■ What needs to be done
Exactly as they appear, output all of the records. Skip any images.

━━━━━ Extracted data

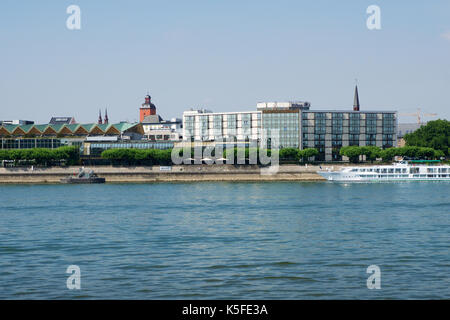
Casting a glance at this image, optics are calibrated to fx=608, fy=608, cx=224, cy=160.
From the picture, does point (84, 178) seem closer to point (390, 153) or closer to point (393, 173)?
point (393, 173)

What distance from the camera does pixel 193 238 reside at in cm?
2709

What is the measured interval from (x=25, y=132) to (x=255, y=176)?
57849mm

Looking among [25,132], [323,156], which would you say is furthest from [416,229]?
[25,132]

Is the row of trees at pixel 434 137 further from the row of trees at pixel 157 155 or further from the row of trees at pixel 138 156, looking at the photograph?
the row of trees at pixel 138 156

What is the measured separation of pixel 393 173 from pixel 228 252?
65.2 m

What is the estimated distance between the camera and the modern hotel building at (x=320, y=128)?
118 meters

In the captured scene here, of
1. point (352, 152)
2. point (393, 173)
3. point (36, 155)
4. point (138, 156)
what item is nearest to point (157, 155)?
point (138, 156)

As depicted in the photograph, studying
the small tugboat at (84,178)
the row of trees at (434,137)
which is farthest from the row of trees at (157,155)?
the row of trees at (434,137)

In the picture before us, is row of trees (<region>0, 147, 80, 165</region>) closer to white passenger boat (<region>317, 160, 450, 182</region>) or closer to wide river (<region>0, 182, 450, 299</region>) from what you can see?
white passenger boat (<region>317, 160, 450, 182</region>)

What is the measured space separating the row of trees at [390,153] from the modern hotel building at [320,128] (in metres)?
12.9

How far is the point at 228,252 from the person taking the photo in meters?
22.6

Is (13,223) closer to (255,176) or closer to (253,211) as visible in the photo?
(253,211)

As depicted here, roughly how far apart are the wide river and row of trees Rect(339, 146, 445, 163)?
60498 mm
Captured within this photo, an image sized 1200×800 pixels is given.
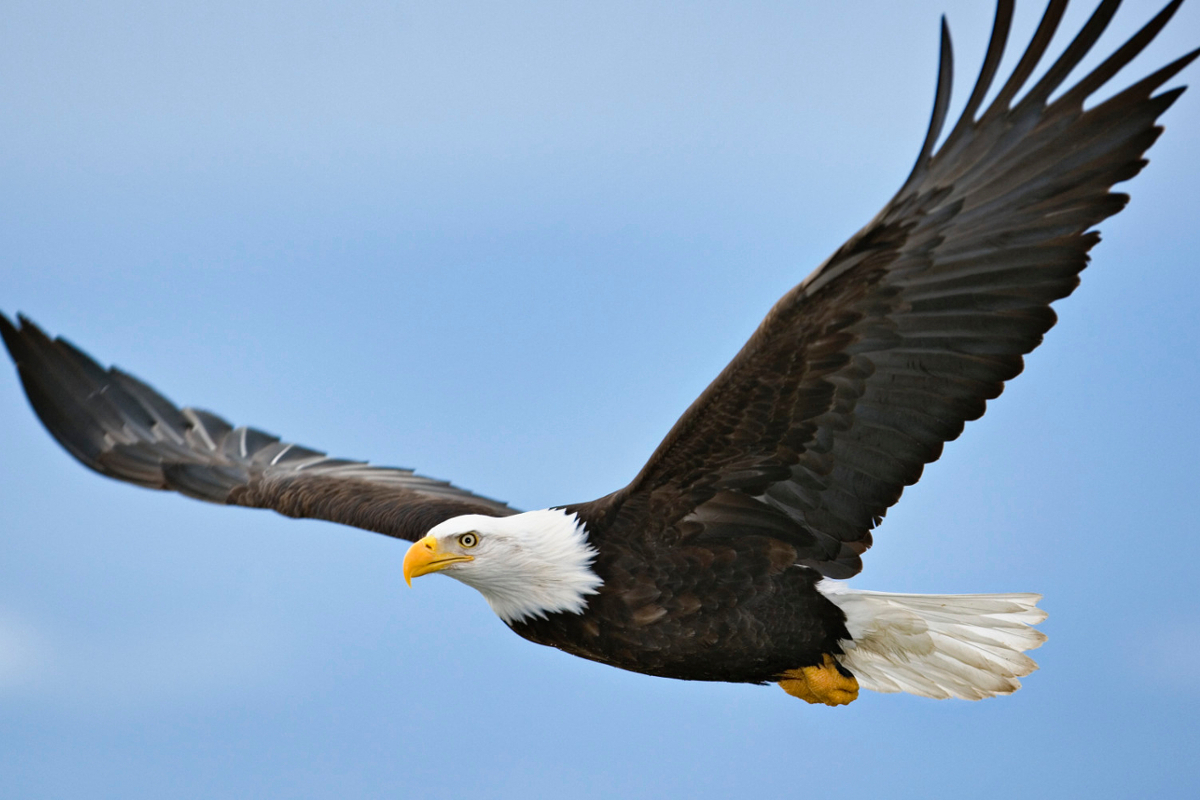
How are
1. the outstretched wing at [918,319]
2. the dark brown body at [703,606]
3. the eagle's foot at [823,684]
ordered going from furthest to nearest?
the eagle's foot at [823,684] → the dark brown body at [703,606] → the outstretched wing at [918,319]

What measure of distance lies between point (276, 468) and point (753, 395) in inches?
164

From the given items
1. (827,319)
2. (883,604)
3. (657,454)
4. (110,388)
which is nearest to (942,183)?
(827,319)

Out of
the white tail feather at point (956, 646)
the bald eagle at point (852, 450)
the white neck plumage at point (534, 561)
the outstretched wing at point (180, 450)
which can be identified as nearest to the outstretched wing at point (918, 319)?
the bald eagle at point (852, 450)

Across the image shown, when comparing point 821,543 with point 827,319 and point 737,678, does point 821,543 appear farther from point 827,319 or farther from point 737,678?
point 827,319

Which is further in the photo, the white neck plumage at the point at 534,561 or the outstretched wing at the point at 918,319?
the white neck plumage at the point at 534,561

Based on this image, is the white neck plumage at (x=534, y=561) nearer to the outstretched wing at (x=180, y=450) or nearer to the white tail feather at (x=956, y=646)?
the white tail feather at (x=956, y=646)

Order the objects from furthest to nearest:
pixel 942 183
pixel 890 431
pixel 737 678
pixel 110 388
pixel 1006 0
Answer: pixel 110 388 → pixel 737 678 → pixel 890 431 → pixel 942 183 → pixel 1006 0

━━━━━━━━━━

■ Correct answer
Casting a glance at this image, optics are calibrated to fx=608, fy=608, cx=224, cy=160.
From the picture, does point (84, 178) seem closer to point (390, 153) or closer to point (393, 173)?
point (393, 173)

What distance from the camera does pixel 193 238 reside at in cm?
2709

What is the measured interval from (x=25, y=132) to (x=255, y=176)?
57849mm

Looking among [25,132], [323,156], which would you say is furthest from [416,229]?
[25,132]

Is the row of trees at pixel 434 137 further from the row of trees at pixel 157 155 or further from the row of trees at pixel 138 156, looking at the photograph?
the row of trees at pixel 138 156

What is the measured separation of pixel 393 173 from pixel 228 252?
65.2 m

What is the estimated distance between the camera and the modern hotel building at (x=320, y=128)?
118 meters

In the captured scene here, of
1. point (352, 152)
2. point (393, 173)
3. point (36, 155)
4. point (138, 156)
what item is nearest to point (157, 155)?
point (138, 156)

As depicted in the photograph, studying
the small tugboat at (84,178)
the row of trees at (434,137)
which is farthest from the row of trees at (157,155)?
the row of trees at (434,137)

In the picture before us, is row of trees (<region>0, 147, 80, 165</region>) closer to white passenger boat (<region>317, 160, 450, 182</region>) or closer to wide river (<region>0, 182, 450, 299</region>) from what you can see?
white passenger boat (<region>317, 160, 450, 182</region>)

What is the measured space separating the row of trees at [390,153] from the modern hotel building at [320,128] (in metres)?
12.9

How far is the point at 228,252 from the person taking the photo in meters?
22.6

Is (13,223) closer to (255,176) or closer to (253,211) as visible in the photo?
(253,211)

As depicted here, roughly how far apart are the wide river and row of trees Rect(339, 146, 445, 163)?
60498 mm
Captured within this photo, an image sized 1200×800 pixels is given.
How are
1. the outstretched wing at [918,319]
2. the dark brown body at [703,606]
3. the eagle's foot at [823,684]
ordered going from furthest to nearest?
the eagle's foot at [823,684] → the dark brown body at [703,606] → the outstretched wing at [918,319]

What measure of distance lies between point (276, 468) and point (753, 395) in inches?
164

From the given items
1. (827,319)
2. (883,604)
3. (657,454)
4. (110,388)
which is nearest to (942,183)?
(827,319)

Out of
the white tail feather at point (956, 646)
the bald eagle at point (852, 450)
the white neck plumage at point (534, 561)
the outstretched wing at point (180, 450)
which can be identified as nearest to the outstretched wing at point (918, 319)?
the bald eagle at point (852, 450)

Across the image shown, when comparing point 821,543 with point 827,319 and point 737,678, does point 821,543 appear farther from point 827,319 or farther from point 737,678?
point 827,319

Which is further in the photo, the white neck plumage at the point at 534,561 or the outstretched wing at the point at 918,319?
the white neck plumage at the point at 534,561

Based on this image, is the white neck plumage at (x=534, y=561) nearer to the outstretched wing at (x=180, y=450) or nearer to the white tail feather at (x=956, y=646)?
the white tail feather at (x=956, y=646)

Order the objects from furthest to nearest:
pixel 942 183
pixel 890 431
pixel 737 678
pixel 110 388
pixel 1006 0
Answer: pixel 110 388 → pixel 737 678 → pixel 890 431 → pixel 942 183 → pixel 1006 0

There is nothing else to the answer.